Siyasi çözüm mü, o da ne?

xxx78

WASHINGTON- ABD'nin Ankara Büyükelçisi Ross Wilson Beyaz Saray'da yapılan Abdullah Gül – George W. Bush görüşmesini Amerikan tarafından izleyenlerdendi; sonunda noktayı onun koyması önemli. Wilson, görüşmelerde "PKK'ya siyasi çözüm" anlamını taşıyan bir pazarlık geçtiğine dair haberleri yalanladı.

Beyaz Saray'da 2006 ekiminde yapılan Erdoğan – Bush görüşmesi sonrasında da benzer bir kafa karışıklığı ortaya çıkmış, 'irtica' saplantılı bir soruya 'kakafoni' (kuru gürültü) sözcüğünü kullandığı cevabı ile ortalığı yatıştırma görevi yine Ross Wilson'a düşmüştü.

Aslında ortada yanlış anlaşılacak ve kafa karışıklığına sebep olacak bir durum yok değil, var.

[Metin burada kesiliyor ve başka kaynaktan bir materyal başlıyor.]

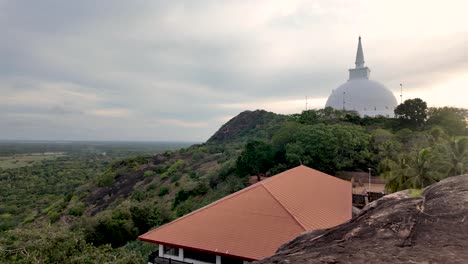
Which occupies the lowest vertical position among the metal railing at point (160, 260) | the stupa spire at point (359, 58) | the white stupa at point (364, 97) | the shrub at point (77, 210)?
the shrub at point (77, 210)

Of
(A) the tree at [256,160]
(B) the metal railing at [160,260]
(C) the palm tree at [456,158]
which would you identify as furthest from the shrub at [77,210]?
(C) the palm tree at [456,158]

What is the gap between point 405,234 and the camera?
4.62 meters

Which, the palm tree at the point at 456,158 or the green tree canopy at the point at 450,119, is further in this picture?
the green tree canopy at the point at 450,119

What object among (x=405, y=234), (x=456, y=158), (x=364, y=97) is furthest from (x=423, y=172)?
(x=364, y=97)

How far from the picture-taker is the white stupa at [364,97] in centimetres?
5850

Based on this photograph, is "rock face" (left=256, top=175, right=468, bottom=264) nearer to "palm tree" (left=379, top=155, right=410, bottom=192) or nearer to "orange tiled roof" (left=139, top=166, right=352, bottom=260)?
"orange tiled roof" (left=139, top=166, right=352, bottom=260)

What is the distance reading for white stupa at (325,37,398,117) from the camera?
5850cm

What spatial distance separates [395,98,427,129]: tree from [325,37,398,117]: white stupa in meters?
15.1

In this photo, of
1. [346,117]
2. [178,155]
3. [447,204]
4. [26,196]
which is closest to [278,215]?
[447,204]

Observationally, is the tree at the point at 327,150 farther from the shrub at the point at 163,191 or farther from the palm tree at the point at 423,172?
the shrub at the point at 163,191

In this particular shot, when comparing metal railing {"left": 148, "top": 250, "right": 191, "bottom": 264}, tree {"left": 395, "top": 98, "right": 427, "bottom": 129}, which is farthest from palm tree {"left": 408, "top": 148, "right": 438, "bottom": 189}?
tree {"left": 395, "top": 98, "right": 427, "bottom": 129}

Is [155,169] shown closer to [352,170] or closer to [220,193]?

Bush – Gül buluşması öncesinde medyaya bilgi veren Beyaz Saray sözcüsü Dana Perino, "Uzun vadeli çözüm önerileri" beklediklerini ifade etti; görüşme sonrasında ise, adını vermeyen yönetimden bir yetkili, içinde 'siyasî çözüm' sözcükleri de geçen bir konu olarak sundu Beyaz Saray'daki görüşmenin PKK ile ilgili çerçevesini...

Böyle bir durumda kafa karışmasın da ne olsun...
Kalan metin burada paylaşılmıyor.